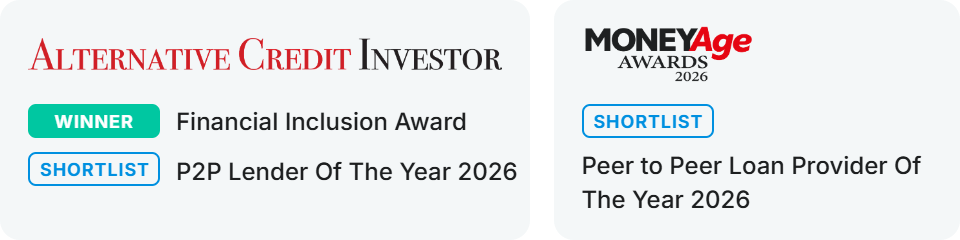 The Money Platform won the Alternative Credit Investor Financial Inclusion Award and was shortlisted for P2P Lender of the Year 2026 and the Money Age Awards Peer to Peer Loan Provider of the Year 2026
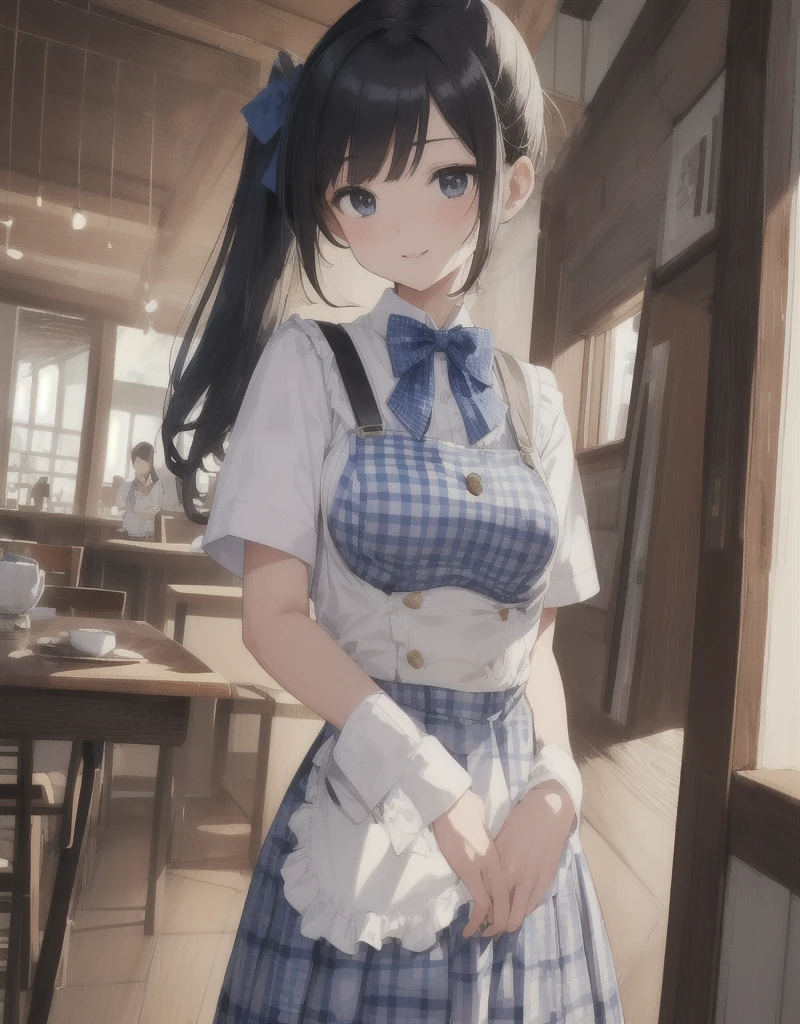 (anime), ((extremely detailed 8k illustration)), highres, (extremely detailed and beautiful), ultra detailed painting, professional illustrasion, Ultra-precise depiction, Ultra-detailed depiction, (beautiful and aesthetic:1.2), HDR, (depth of field:1.4), professional illustrasion,
A coffee shop in the cooler fall weather.,
Today, too, I enter the store in search of my morning cup of coffee.,
A girl in a uniform welcomes me again today.,
(girl), (teenage), (highly detailed beautiful face and eyes,big breasts firm breasts), oily skin, ((black hair,black eyes,short bob with short pony tail hair)), thin pubic hair, cute, lovely, 14 years old, (kobeya uniform:1.3), (gingham-check suspender-apron:1.3), (solid-blue high-waist skirt:1.3), (apron over skirt:1.2), (white blouse:1.3), (double-breasted,underbust:1.2), short sleeves, button gap, (solid-blue bow-tie:1.2), smile, looking at viewer,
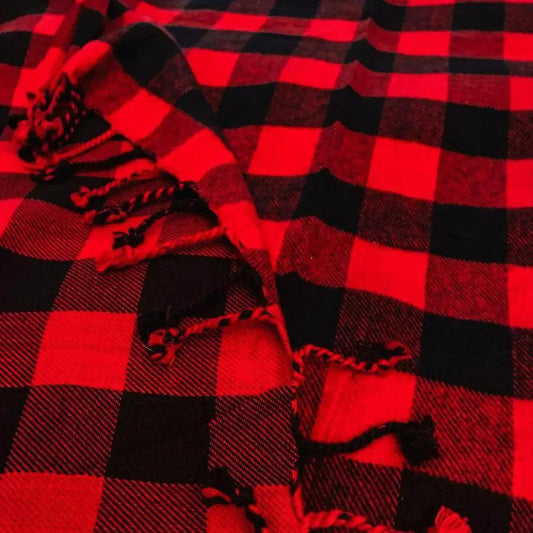 Red Buffalo Throw blanket with fringe in red and black buffalo plaid by Gia Roma on Tampa Home & Garden Store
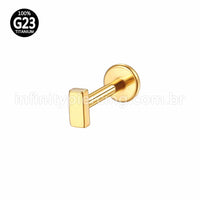 Piercing Labret Rosca Interna Titânio Retângulo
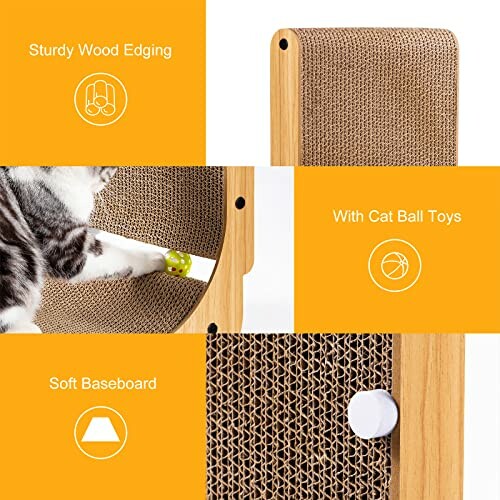 Cat scratcher with sturdy wood edging, cat ball toys, and soft baseboard.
= = =
# [Exercise prompt]
An exact reproduction of the data is needed, with no pictures included.

# [Exercise result]
 The Money Platform won the Alternative Credit Investor Financial Inclusion Award and was shortlisted for P2P Lender of the Year 2026 and the Money Age Awards Peer to Peer Loan Provider of the Year 2026
 (anime), ((extremely detailed 8k illustration)), highres, (extremely detailed and beautiful), ultra detailed painting, professional illustrasion, Ultra-precise depiction, Ultra-detailed depiction, (beautiful and aesthetic:1.2), HDR, (depth of field:1.4), professional illustrasion,
A coffee shop in the cooler fall weather.,
Today, too, I enter the store in search of my morning cup of coffee.,
A girl in a uniform welcomes me again today.,
(girl), (teenage), (highly detailed beautiful face and eyes,big breasts firm breasts), oily skin, ((black hair,black eyes,short bob with short pony tail hair)), thin pubic hair, cute, lovely, 14 years old, (kobeya uniform:1.3), (gingham-check suspender-apron:1.3), (solid-blue high-waist skirt:1.3), (apron over skirt:1.2), (white blouse:1.3), (double-breasted,underbust:1.2), short sleeves, button gap, (solid-blue bow-tie:1.2), smile, looking at viewer,
 Red Buffalo Throw blanket with fringe in red and black buffalo plaid by Gia Roma on Tampa Home & Garden Store
 Piercing Labret Rosca Interna Titânio Retângulo
 Cat scratcher with sturdy wood edging, cat ball toys, and soft baseboard.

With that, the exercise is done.